For the rest of the episode, the father-son interactions of Neal and James are mostly on the periphery. There are threads of it that creep into the main plot, but only as subtle hints and gestures. This works in the episode’s favor, as we put aside the sentimentality and are treated to a very entertaining plotline about whiskey counterfeiting. It seems that Flynn Jr. is looking to bring his family back to the top of the crime world by restarting the bootlegging business that made them famous. Neal, luckily, is a master at creating knockoffs of popular whiskeys and decides he will use his skills to lure Flynn Jr. into revealing his illegal plans. We get some great scenes as Neal and his paranoid conspiracy theorist friend Moz (Willie Garson) get drunk as they sample their attempts to replicate the whiskey. Moz of course gets a few good lines in the episode as he’s brought in to recreate the bottles needed for the booze (“I haven’t blown glass since before they faked Reagan’s death!”), but seems pretty underutilized for most of the hour. In fact, there are some moments where I began to realize how much more interesting a show with Moz as the main character would be.
Throughout the episode Neal reveals how angry he is that his father had conned him in order to get closer to the evidence that could prove his innocence. Of course, being a con man himself, he shouldn’t be surprised that he takes after his dad. This theme of “like father, like son” runs throughout the episode, and we find that Neal and James have the same method of sneaking dry pot roast to a family dog while at dinner. The patriarchal connections don’t stop there, since Dennis Flynn Jr. takes more than just his first name from his late father. Both Flynn’s keep their murder weapons in old whiskey containers, Jr.’s being used to kill James’ old partner Ellen and Sr.’s being used to kill a cop. This proves to be Jr.’s undoing, as Neal and his FBI contact Peter (Tim DeKay) are able to catch Flynn Jr. and pin this crime and many more on him. The episode is unsurprisingly light on action, choosing to focus more on Neal’s cunning and ability to talk his way out of any tense situations with Flynn Jr.

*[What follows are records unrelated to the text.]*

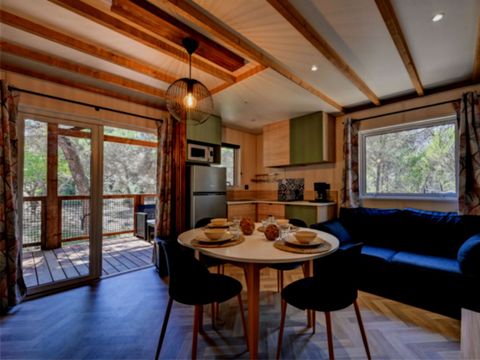 Chalet 6 personnes - Cottage Escapade 3 Chambres climatisé Premium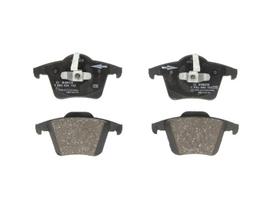 BOSCH 0 986 494 102 Brake pad set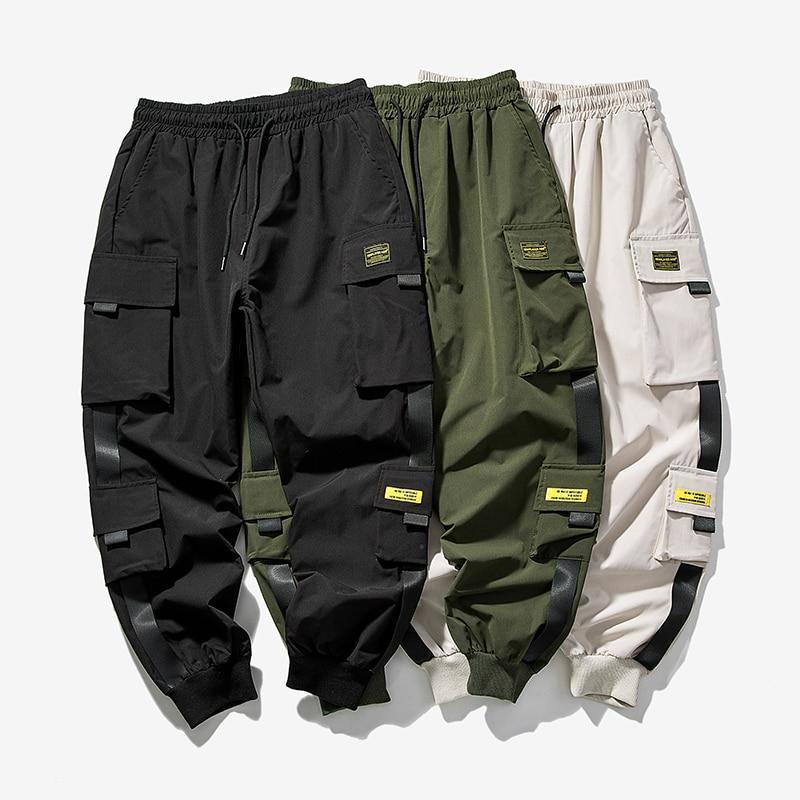 Men's Cargo Pants - LeStyleParfait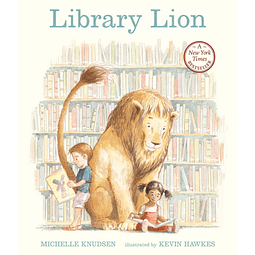 Library Lion Hardcover
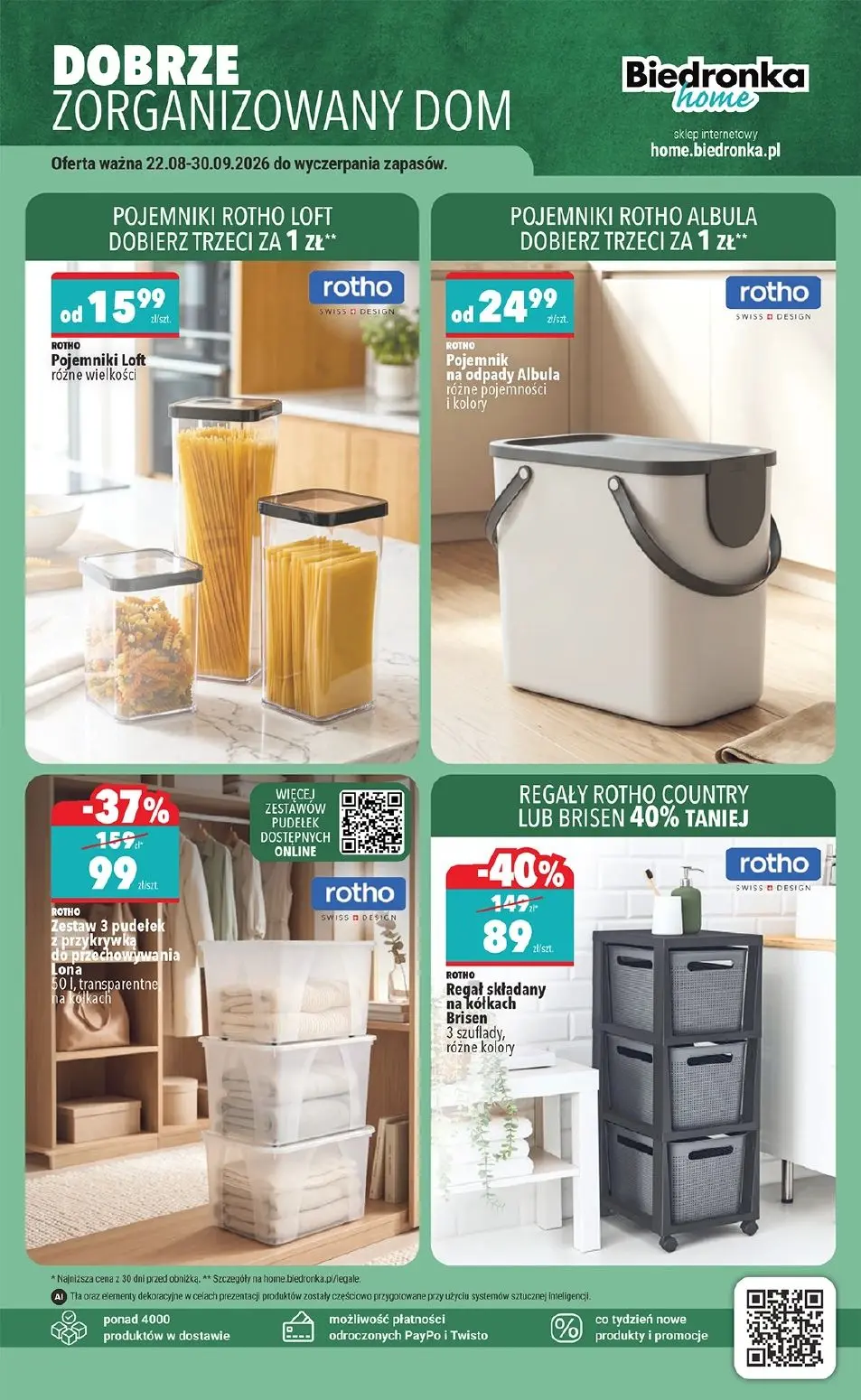 gazetka promocyjna Biedronka Hity i Inspiracje - Strona 43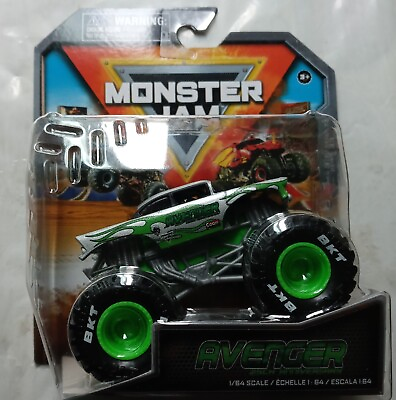 #ad New Monster Jam Series 33 Avenger Series 33 1:64 Scale $11.35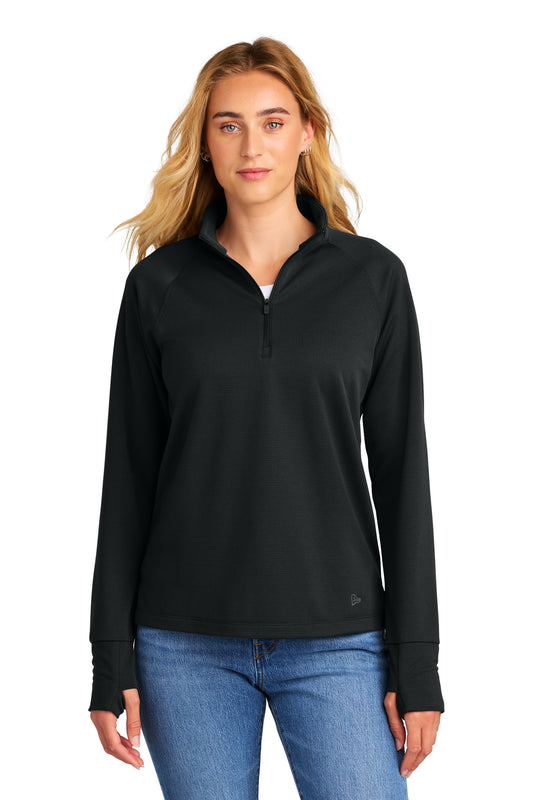 New Era® Women's Stand Out 1/4-Zip LNEA515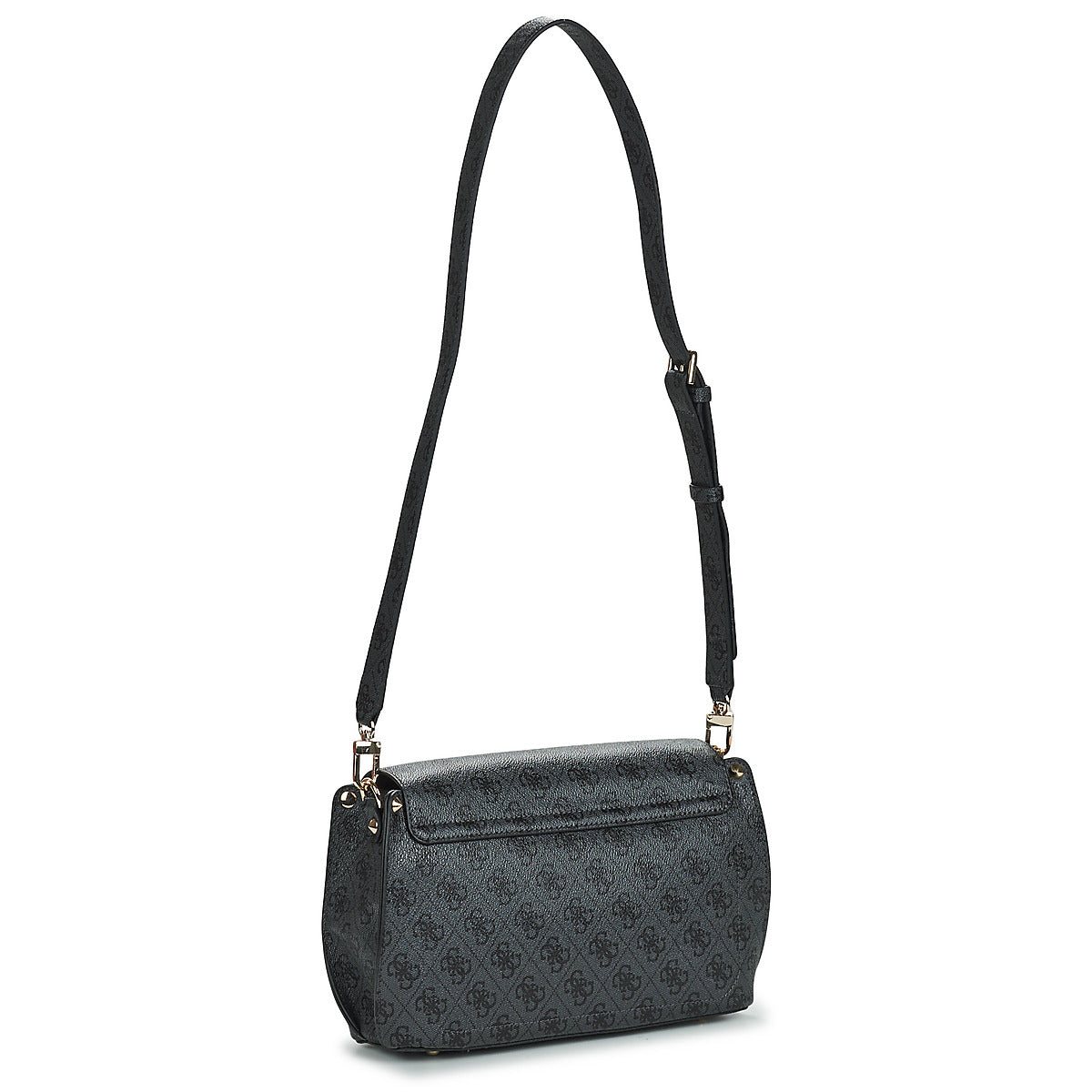 Borsa a tracolla Donna Guess  MERIDIAN  Nero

At the end, we come to find out that Flynn Jr. has been murdered while being transported to prison. Someone didn’t want him to reveal any family secrets, especially about the murder James’ has been framed for. Suddenly James’ chances at returning to a normal life are over, and he must go on the run again. Before leaving Neal for the second time, James winds up revealing that there was more than enough evidence that could get him off the hook. However, while awaiting trial in prison he received a mysterious phone call threatening his family if anyone researched his case any further. After learning that his father stayed in prison to keep his family safe, Neal has a small reconciliation with his father, and is able to put that part of the past behind him. While we lost the chance of seeing Flynn Jr. come up as a recurring villain, this plotline is not over yet. Someone wants James to stay on the run, most likely the same person who called him in prison. With this loose end dangling ominously over Neal’s head, all signs are pointing to a heated conclusion to this plotline at season’s end. In the end, the episode managed to overcome the limp cliffhanger of the last episode and provide an interesting story on bootlegging, while still answering the necessary questions about Neal’s family.